The sculptor was first asked by Hampstead School of Art principal Isobel Lantry to put together the show last July: “When she asked if I would like to curate a show it was just after Brexit and the first thing I thought was chaos. It’s what life has become. It came to me very easily,” says the 70-year-old who lives in Hampstead with her playwright husband David Hare.
Farhi contacted her artist friends to ask them to contribute, some submitted existing work, while others created fresh pieces.
Since then the feeling of upheaval and disorder has only been heightened by the US Election result with Donald Trump namechecked by Hare in his speech at last week’s private view
“We are all feeling totally upside down and out of control,” Farhi told the Ham&High. “With people suddenly conducting, and deciding our lives it’s terribly upsetting.”
Chaos is not meant purely politically. According to Farhi it also refers to war, this year’s migrant crisis and her personal concern over the environment. Her own contribution to the show are bronzes of animals under threat of extinction.
“Pollution is chaos, climate change is chaos. The pieces I chose were about endangered species, pollution and death. It’s not just about what’s happening to the animals but in our own lives, the pain we feel the despair and anguish about the future.”
French-born Farhi first rose to fame as a designer for French Connection before starting her eponymous clothing label.
In the 80s she took evening classes with the late sculptor Jean Gibson whose work also features in the exhibition and she was also mentored by her friend Eduardo Paolozzi. It ignited a passion that superseded her satisfaction gained from the fashion industry and five years ago she quit fashion to work full time in a studio in her garden.
“I couldn’t live without doing it,” says Farhi of her art.
“It’s the most important thing in my life. It was happening underneath all those years I was doing fashion, I was escaping all the time. Now I can give every single day of my life to it.

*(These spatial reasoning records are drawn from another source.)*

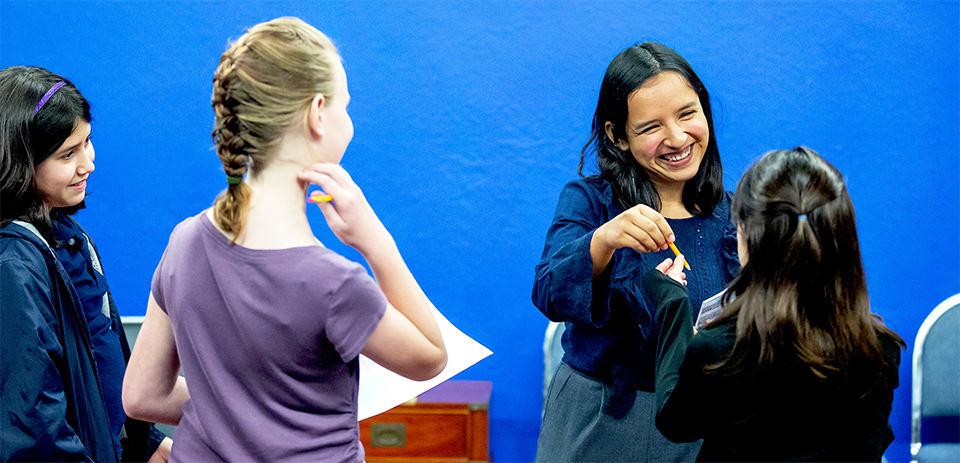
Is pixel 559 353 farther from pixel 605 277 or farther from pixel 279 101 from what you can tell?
pixel 279 101

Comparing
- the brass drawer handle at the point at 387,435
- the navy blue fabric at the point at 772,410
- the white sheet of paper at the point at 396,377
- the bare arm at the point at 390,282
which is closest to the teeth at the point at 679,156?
the navy blue fabric at the point at 772,410

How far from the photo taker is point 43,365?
1094mm

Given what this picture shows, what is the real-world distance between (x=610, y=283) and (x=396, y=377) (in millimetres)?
390

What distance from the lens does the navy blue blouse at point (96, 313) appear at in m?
1.34

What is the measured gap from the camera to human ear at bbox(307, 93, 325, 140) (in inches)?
32.1

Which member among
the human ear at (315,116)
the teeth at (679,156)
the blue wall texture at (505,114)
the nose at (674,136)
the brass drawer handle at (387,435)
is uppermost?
the blue wall texture at (505,114)

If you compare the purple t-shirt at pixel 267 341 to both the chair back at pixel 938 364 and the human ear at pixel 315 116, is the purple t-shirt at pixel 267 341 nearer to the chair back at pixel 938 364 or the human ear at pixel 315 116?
the human ear at pixel 315 116

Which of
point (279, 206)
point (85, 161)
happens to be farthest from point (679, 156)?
point (85, 161)

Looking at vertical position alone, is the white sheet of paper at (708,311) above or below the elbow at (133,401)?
above

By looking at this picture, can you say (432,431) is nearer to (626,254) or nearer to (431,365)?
(626,254)

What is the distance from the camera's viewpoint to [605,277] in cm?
115

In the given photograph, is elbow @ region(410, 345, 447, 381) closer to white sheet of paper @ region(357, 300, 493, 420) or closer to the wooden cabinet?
white sheet of paper @ region(357, 300, 493, 420)

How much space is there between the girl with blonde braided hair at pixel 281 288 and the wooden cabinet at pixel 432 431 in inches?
59.6

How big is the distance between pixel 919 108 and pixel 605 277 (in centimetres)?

“If you have a subject you have to experience it with all your heart and soul and ability. I do it because I have to do it.”
Farhi has selected 13 other artists to exhibit alongside her including John Keane, a former official artist of the first Gulf war who has painted subjects from the Chechen war to Guantanamo Bay and completed portraits of Mo Mowlam to Kofi Annan.
“He’s a fantastic painter, a war artist. I’ve known him for 20 years and he’s completely right for this show.”
Farhi adds: “Janet Nathan is a sculptor who works with metal and water I love the piece she has done, the destruction and rust of that piece.”
South African-born artist Jenny Franklin’s work is on display alongside Anthony Whishaw RA whose work features rifle targets in which as he says on his website “the rifle is used to experiment with drawing from a distance and the problems of aiming with unpredictable results.”
There’s also a Brexit inspired cartoon featuring Theresa May and Barack Obama titled: ‘what have you done what have you lost? by Sue Tilley famously Lucian Freud’s nude model for his 1995 oil Benefits Supervisor Sleeping.
School principal Isabel Langtry said: “Nicole is a very positive person and it’s been an absoloute pleasure to work with her and be introduced to some of these artists.
“This school is all about education and showing students the possibilities of working as a professional artist.”
Chaos runs at Hampstead School of Art in Penrose Gardens, NW3 until January 27.